Falta de mão de obra qualificada leva companhias a recrutar pessoal no exterior e criar cursos universitários para treinar funcionários

 

O apagão de mão de obra qualificada no Brasil fez as grandes empresas nacionais se mexerem para tentar preencher vagas e evitar, num futuro próximo, um blecaute generalizado. A maior aposta é na formação, por conta própria, de profissionais especializados, por meio de universidades corporativas ou em parceria com instituições de ensino.

 

Quem não tem tempo para criar esse funcionário está à caça de mão de obra pronta no mercado brasileiro e lá fora - numa movimentação considerada inédita, e que guarda apenas semelhanças com o que se viu na época da abertura econômica.
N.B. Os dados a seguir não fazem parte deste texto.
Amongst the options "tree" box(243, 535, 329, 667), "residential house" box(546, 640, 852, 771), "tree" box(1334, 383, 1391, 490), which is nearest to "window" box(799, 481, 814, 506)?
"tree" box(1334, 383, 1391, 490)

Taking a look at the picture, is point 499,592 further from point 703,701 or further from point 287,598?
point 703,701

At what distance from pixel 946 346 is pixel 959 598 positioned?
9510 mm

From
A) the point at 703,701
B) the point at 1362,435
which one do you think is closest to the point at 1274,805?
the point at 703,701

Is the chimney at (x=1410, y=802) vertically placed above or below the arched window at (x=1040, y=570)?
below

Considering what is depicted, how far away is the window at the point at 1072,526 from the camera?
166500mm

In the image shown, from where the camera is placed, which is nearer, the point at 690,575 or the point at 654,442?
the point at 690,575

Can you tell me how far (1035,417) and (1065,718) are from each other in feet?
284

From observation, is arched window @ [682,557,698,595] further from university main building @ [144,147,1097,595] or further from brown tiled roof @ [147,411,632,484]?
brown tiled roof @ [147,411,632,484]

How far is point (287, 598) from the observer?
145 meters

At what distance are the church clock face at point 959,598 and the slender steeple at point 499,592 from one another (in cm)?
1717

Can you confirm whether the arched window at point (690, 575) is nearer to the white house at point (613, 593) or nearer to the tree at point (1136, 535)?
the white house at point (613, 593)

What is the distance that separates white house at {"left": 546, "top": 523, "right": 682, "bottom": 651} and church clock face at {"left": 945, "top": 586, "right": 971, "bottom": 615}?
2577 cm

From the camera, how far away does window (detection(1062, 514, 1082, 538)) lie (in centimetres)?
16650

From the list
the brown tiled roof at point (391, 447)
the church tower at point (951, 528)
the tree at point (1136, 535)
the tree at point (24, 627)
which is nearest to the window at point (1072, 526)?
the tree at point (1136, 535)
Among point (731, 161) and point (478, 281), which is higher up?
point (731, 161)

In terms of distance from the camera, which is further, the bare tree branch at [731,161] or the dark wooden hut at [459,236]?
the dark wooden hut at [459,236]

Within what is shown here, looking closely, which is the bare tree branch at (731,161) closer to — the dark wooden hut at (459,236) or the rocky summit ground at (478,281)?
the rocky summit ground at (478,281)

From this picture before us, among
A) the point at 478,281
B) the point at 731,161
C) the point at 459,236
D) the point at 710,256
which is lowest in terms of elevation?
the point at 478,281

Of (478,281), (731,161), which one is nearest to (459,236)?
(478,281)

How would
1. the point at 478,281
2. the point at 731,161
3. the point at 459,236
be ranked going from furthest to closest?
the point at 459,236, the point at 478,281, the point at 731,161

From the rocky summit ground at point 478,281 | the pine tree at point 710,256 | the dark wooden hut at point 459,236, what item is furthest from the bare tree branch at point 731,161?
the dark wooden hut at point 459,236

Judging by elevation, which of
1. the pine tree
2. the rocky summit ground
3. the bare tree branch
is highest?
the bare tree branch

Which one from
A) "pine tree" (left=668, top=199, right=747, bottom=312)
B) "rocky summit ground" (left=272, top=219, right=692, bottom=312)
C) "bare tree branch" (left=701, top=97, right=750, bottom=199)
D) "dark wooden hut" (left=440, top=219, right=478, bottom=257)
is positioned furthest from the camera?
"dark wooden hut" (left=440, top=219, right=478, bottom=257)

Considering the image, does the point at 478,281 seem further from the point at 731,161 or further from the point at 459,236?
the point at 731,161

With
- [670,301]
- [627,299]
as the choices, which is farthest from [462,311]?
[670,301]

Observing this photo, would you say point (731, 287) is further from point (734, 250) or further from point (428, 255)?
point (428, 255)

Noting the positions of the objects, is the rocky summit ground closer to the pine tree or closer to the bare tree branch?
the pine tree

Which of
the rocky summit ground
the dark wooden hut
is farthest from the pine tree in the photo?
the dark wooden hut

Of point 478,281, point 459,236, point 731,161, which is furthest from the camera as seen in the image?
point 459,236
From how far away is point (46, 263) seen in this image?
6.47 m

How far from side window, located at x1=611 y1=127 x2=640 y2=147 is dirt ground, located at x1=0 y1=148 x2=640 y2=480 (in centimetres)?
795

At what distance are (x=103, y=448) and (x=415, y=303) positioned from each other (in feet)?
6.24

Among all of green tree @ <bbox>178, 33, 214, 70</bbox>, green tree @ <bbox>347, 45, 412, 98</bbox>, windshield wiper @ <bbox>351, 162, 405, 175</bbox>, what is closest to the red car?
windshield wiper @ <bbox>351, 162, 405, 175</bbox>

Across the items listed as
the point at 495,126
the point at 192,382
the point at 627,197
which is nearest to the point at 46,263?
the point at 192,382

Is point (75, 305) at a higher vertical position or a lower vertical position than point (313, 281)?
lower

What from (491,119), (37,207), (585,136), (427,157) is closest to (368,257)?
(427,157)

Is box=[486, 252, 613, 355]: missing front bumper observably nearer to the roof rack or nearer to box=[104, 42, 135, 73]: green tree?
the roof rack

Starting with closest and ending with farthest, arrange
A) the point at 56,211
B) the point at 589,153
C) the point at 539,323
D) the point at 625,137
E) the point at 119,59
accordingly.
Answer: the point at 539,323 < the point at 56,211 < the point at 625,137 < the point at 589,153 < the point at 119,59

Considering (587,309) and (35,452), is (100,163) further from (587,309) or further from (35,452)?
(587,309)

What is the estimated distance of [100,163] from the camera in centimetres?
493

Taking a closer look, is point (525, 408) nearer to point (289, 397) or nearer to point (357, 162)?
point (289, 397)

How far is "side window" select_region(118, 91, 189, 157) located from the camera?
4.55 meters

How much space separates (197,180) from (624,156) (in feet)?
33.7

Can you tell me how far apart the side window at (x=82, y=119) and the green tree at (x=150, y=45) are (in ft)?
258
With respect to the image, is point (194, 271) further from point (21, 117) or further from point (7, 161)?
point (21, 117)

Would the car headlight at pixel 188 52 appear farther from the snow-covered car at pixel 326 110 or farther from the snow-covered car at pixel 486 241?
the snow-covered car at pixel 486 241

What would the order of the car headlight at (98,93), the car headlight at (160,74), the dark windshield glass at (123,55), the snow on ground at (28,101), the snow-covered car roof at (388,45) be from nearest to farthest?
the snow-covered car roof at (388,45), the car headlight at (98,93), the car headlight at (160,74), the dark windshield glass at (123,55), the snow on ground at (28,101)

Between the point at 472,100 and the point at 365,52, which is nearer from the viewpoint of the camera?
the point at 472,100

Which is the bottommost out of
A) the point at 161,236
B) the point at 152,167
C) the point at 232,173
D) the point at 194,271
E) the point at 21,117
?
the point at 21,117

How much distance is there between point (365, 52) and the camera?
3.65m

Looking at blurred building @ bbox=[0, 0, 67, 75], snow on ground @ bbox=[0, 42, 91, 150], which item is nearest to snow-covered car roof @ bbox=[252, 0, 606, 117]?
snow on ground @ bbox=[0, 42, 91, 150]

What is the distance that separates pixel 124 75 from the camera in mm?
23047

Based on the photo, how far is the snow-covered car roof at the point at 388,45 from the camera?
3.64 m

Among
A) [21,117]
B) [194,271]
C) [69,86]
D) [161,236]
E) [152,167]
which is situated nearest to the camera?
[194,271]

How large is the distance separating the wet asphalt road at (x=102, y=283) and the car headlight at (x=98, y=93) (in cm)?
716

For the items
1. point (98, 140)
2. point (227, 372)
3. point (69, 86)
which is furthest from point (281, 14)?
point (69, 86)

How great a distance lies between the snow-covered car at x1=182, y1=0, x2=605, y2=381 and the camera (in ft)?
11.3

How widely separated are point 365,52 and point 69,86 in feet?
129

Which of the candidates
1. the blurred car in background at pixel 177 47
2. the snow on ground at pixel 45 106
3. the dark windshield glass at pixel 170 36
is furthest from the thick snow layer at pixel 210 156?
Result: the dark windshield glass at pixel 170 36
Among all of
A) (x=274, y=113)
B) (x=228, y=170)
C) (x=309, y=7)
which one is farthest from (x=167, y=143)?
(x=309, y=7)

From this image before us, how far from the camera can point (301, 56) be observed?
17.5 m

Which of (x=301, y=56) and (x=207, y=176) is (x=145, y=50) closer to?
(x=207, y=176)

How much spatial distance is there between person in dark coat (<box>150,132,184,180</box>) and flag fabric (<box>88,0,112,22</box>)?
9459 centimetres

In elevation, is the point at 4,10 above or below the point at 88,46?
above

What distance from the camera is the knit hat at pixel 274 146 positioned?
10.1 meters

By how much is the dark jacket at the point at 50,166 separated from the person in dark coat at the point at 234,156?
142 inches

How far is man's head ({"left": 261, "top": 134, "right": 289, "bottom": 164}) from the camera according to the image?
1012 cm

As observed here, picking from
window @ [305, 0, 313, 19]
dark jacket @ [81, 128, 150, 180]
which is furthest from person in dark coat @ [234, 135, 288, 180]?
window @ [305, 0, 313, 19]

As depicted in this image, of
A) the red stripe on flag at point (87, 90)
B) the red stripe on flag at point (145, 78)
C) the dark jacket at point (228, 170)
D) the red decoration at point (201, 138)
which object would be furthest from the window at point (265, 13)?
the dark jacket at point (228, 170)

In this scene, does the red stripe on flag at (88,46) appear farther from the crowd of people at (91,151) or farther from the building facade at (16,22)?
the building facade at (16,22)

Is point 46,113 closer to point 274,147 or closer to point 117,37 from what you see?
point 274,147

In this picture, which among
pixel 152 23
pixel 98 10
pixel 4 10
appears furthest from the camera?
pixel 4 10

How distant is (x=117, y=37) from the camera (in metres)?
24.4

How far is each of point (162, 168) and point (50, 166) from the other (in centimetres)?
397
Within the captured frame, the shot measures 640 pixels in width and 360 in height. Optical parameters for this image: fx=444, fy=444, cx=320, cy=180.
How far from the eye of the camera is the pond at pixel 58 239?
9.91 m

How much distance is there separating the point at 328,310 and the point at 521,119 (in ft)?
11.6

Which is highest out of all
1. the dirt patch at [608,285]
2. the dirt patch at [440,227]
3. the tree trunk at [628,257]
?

Um estudo divulgado recentemente pelo Instituto de Pesquisa Aplicada (Ipea) estima que quatro setores, entre eles o de construção civil, terão dificuldades para preencher 320 mil vagas destinadas a profissionais com qualificação e experiência em 2010.

 

Na Vale, a procura principalmente por engenheiros fez a companhia retomar e intensificar programas de recrutamento, que estavam suspensos havia dois anos. "Em alguns casos, temos vagas, precisamos deles, mas não encontramos os profissionais", disse a gerente de Atração para Seleção de Pessoas da mineradora, Hanna Meirelles.

 

Na semana passada, a Vale anunciou um processo seletivo para contratação de 51 engenheiros. Eles serão treinados para gerir novos projetos. É a primeira vez que a empresa oferece um curso de pós-graduação desse tipo para novos funcionários - o que explica a novidade é a cifra de US$ 13 bilhões reservada a novos projetos nos próximos cinco anos.

 

No ano passado, a Vale já havia desenvolvido um programa de especialização nas áreas de mineração, ferrovia e portos. Não existem cursos de ensino superior para essas duas últimas áreas no Brasil. Por isso, a Vale formou gratuitamente os 120 engenheiros, sem o compromisso de contratá-los, mas acabou absorvendo 100% deles.

 

Rafael Ribas, de 25 anos, está nesse grupo. Deixou o mundo das telecomunicações, para o qual havia se preparado durante cinco anos, e começou a trabalhar numa ferrovia em São Luís do Maranhão, depois que passou pelo curso da Vale. "Coloquei na cabeça que seria um engenheiro ferroviário para trabalhar numa área que, sem dúvida, vai crescer muito nos últimos anos."

 

A preocupação da AmBev em driblar o apagão de mão de obra também se reflete na formação interna. No ano passado, a cervejaria investiu R$ 16,3 milhões em sua universidade corporativa, que resultou no treinamento de 32 mil pessoas - o número supera a própria quantidade de funcionários da AmBev, hoje em 24 mil.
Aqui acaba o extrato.